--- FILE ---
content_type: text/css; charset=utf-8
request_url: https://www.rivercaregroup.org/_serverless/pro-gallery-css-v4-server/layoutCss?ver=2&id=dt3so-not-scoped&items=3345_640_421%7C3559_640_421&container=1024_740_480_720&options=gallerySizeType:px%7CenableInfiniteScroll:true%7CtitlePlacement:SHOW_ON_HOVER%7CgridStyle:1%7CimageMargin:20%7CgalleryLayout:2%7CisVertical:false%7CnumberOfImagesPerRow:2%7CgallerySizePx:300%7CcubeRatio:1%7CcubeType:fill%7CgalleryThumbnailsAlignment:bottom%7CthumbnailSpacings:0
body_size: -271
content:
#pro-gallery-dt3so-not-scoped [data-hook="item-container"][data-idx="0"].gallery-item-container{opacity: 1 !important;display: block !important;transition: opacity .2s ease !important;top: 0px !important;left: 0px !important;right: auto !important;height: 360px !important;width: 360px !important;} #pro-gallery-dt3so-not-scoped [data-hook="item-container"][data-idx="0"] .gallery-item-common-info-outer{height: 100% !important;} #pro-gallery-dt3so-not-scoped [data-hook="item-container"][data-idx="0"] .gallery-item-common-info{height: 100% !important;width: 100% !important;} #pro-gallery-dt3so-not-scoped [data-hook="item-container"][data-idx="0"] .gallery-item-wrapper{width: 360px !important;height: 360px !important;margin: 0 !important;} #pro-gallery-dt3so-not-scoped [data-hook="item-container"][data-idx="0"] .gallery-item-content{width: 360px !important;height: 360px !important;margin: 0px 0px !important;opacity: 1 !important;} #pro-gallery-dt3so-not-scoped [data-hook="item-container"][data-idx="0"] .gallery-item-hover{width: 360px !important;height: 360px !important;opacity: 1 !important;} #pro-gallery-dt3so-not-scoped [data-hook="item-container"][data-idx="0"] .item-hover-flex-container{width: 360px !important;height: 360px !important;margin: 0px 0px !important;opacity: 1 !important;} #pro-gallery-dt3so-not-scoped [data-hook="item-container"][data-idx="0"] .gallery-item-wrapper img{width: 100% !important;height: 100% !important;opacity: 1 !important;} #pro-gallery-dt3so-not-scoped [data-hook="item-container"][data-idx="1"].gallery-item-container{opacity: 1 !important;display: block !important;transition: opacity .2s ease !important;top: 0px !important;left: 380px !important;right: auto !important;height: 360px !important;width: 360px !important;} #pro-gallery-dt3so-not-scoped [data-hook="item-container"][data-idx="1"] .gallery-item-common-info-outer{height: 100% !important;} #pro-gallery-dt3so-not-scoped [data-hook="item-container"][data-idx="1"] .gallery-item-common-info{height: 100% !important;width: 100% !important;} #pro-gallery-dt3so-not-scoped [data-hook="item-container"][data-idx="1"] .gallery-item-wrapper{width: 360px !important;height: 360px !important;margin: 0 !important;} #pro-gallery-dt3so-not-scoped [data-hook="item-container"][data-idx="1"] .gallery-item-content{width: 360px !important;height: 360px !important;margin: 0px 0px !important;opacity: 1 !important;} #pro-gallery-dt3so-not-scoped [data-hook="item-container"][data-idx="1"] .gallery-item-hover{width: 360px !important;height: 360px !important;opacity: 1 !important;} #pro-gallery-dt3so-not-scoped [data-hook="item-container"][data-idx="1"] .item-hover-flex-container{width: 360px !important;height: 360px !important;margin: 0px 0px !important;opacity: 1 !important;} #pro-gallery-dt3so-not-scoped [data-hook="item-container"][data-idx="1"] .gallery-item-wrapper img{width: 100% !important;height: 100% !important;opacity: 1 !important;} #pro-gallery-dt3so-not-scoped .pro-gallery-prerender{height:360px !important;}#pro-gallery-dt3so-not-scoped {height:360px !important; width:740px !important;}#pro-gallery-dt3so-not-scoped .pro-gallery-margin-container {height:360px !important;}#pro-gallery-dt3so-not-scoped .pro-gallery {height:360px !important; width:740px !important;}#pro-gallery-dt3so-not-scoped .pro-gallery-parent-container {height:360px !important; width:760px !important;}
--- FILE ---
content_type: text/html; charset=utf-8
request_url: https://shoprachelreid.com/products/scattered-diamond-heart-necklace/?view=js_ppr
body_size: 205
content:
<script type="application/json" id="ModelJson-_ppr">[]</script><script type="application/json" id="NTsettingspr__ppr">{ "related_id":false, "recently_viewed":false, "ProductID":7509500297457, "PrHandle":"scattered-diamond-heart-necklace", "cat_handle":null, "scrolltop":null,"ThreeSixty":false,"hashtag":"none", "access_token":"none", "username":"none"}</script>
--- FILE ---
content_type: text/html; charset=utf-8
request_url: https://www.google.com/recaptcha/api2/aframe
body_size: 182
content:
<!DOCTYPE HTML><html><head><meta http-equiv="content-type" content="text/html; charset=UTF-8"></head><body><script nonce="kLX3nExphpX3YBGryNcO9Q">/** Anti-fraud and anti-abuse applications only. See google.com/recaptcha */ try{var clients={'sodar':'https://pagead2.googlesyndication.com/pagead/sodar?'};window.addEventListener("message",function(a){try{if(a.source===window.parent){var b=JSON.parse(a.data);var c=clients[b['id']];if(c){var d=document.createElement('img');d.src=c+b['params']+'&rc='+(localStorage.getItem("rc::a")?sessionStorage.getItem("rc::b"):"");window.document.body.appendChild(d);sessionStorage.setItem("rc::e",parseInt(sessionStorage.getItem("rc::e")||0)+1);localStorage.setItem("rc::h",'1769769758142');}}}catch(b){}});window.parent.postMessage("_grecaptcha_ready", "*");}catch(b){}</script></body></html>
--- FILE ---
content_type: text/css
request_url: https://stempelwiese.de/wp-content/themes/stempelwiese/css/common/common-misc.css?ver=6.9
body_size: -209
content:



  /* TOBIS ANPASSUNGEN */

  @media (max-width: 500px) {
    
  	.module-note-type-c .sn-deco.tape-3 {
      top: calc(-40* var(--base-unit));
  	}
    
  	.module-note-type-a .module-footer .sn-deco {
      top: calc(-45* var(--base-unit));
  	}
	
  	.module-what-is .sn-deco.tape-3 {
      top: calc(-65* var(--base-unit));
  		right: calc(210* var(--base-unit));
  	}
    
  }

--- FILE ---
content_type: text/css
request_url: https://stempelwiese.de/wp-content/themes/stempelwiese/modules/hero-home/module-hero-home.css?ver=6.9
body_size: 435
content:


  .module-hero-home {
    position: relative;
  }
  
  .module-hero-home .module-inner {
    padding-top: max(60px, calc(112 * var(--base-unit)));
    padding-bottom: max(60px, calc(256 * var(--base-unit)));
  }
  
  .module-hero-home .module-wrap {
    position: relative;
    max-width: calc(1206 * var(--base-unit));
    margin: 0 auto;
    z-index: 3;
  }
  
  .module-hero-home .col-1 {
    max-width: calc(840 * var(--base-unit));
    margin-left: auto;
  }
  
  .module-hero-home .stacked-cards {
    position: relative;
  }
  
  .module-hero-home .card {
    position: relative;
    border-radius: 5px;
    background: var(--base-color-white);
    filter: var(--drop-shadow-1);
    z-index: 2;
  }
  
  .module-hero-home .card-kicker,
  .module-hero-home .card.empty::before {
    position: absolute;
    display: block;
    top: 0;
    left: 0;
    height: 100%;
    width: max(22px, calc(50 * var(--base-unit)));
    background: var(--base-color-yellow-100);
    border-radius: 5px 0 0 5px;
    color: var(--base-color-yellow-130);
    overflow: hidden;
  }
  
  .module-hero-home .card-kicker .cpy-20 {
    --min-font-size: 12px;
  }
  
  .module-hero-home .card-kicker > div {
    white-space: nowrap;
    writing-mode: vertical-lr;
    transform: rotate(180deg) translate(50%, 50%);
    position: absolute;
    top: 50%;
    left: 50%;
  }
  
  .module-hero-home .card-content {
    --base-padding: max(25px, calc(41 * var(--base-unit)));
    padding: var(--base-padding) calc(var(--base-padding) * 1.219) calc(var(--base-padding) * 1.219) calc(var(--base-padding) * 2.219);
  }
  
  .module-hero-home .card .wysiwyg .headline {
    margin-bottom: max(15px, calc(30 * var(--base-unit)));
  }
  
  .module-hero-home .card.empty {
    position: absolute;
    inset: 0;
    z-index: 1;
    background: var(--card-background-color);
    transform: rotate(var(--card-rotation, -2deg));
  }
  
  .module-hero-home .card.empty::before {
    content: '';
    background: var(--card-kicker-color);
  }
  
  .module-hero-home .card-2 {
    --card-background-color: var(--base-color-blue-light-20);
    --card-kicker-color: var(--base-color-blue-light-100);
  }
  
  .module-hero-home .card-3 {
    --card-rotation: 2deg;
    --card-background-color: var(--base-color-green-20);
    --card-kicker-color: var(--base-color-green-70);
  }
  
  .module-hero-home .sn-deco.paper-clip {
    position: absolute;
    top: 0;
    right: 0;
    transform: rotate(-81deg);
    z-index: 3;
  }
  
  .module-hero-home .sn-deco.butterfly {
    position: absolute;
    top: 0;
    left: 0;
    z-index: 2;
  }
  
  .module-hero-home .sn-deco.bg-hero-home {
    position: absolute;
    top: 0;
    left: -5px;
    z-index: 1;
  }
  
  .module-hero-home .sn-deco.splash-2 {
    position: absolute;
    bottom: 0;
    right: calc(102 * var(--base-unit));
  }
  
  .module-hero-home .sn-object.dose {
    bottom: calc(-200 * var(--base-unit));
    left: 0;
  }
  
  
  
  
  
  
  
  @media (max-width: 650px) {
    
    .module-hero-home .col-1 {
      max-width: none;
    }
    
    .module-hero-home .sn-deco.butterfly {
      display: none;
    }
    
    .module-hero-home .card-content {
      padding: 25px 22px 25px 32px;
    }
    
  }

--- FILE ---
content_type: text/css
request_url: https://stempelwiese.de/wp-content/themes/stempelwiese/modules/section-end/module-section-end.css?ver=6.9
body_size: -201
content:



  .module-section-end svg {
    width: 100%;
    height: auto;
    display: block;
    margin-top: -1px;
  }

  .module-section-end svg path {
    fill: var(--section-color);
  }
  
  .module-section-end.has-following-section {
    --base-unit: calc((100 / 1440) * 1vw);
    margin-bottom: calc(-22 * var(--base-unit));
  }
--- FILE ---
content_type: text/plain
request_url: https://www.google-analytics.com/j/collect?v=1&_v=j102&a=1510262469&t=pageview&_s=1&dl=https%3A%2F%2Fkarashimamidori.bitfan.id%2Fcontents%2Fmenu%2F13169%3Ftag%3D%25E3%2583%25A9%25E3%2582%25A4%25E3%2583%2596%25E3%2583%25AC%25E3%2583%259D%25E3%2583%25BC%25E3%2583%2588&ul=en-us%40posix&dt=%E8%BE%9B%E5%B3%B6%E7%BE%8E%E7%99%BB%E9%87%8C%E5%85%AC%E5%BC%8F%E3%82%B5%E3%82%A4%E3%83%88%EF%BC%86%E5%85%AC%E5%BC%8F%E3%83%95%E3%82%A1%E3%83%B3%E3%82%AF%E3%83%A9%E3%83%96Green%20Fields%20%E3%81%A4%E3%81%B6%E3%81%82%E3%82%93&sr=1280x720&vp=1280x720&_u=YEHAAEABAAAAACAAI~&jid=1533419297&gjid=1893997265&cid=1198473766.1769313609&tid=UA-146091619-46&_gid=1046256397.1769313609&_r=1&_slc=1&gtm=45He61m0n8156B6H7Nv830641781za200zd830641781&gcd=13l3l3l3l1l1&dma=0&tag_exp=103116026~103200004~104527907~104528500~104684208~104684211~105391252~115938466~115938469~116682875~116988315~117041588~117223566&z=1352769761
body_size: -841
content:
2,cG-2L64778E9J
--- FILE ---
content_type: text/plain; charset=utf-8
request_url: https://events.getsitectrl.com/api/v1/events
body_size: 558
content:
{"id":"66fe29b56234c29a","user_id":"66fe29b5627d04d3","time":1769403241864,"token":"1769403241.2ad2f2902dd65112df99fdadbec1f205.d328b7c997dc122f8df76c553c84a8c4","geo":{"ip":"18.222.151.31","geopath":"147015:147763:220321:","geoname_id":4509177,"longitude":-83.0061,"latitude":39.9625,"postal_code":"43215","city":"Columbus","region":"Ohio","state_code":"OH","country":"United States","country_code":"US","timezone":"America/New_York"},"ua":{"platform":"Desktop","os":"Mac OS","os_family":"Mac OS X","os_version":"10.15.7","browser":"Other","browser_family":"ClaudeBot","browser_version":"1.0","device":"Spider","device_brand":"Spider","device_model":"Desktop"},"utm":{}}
=======
— What you are asked to do —
Search the entries above for lines containing the word "rotation", and copy each one.

— Result of this exercise —
    transform: rotate(var(--card-rotation, -2deg));
    --card-rotation: 2deg;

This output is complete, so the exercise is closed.